◆ **Fragmento**
===

Me ha vuelto a dar el dolor de espalda. Sin hacer ningún movimiento raro ni esfuerzo alguno, cling, ahí está. Inconfundible. Y otra vez a vivir los síntomas, dolores y molestias. Todavía estoy en la fase incicial, aunque ya con bastantes dolores y sin apenas poderme mover. ¿Cómo seguiré? ¿Podré ir a trabajar mañana? Se trata precisamente de no pensar más que en el momento presente. Creo que ese es el sentido y la enseñanza del dolor de espalda: obligarte a parar, a dejar de hacer y, sobre todo, a dejar de pensar en hacer.
A veces los días que han pasado parecen infinitos: en el bosque arrasado nacen árboles de raíces firmes y pequeñas flores de alegrías amarillas. Y otras veces el tiempo se revela como un exiguo puñado de arena cósmica que se pierde en la galaxia. Y yo me elevo y me pierdo entre planetas, satélites y asteroides, donde de pronto se sabe de nuevo que vivir es evaporarse, dejarse ir, deshacerse en el polvo que flota esponjoso en la Vía Láctea.
El dolor de espalda me saca de los planes, de las prisas por recuperar un tiempo que de nuevo hay que dejar de llamar perdido, de la necesidad de la alegría, del imperativo de encontrar un sentido entre la inevitable corrupción de la inocencia que ni los individuos ni el sistema somos capaces de preservar.

===

◆ **Datos**
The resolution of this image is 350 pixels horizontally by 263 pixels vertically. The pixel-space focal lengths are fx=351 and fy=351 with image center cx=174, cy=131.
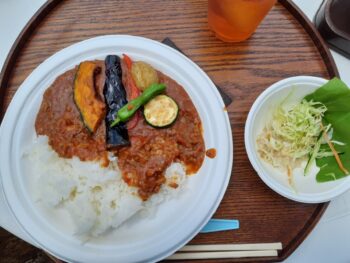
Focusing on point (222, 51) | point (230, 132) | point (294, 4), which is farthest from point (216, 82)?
point (294, 4)

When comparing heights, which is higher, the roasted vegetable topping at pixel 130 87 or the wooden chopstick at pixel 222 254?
the roasted vegetable topping at pixel 130 87

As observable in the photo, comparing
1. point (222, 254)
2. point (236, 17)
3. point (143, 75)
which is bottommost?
point (222, 254)

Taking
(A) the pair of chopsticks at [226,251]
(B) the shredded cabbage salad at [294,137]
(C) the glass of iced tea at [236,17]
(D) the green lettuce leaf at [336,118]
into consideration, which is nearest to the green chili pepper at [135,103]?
(C) the glass of iced tea at [236,17]

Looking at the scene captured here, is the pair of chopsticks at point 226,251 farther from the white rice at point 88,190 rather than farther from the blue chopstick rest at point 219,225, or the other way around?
the white rice at point 88,190

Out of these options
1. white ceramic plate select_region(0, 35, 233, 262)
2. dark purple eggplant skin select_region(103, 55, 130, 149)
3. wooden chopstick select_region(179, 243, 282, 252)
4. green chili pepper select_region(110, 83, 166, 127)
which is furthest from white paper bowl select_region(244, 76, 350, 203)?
dark purple eggplant skin select_region(103, 55, 130, 149)

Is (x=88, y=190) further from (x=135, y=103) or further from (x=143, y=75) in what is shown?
(x=143, y=75)

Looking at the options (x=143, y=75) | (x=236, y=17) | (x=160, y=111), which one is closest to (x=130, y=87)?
(x=143, y=75)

===

◆ **Qué harás**
Transcribe sin ningún cambio el pasaje del fragmento sobre el dolor de espalda que empieza en "Me ha vuelto" y termina en "pensar en hacer.".

◆ **Respuesta**
Me ha vuelto a dar el dolor de espalda. Sin hacer ningún movimiento raro ni esfuerzo alguno, cling, ahí está. Inconfundible. Y otra vez a vivir los síntomas, dolores y molestias. Todavía estoy en la fase incicial, aunque ya con bastantes dolores y sin apenas poderme mover. ¿Cómo seguiré? ¿Podré ir a trabajar mañana? Se trata precisamente de no pensar más que en el momento presente. Creo que ese es el sentido y la enseñanza del dolor de espalda: obligarte a parar, a dejar de hacer y, sobre todo, a dejar de pensar en hacer.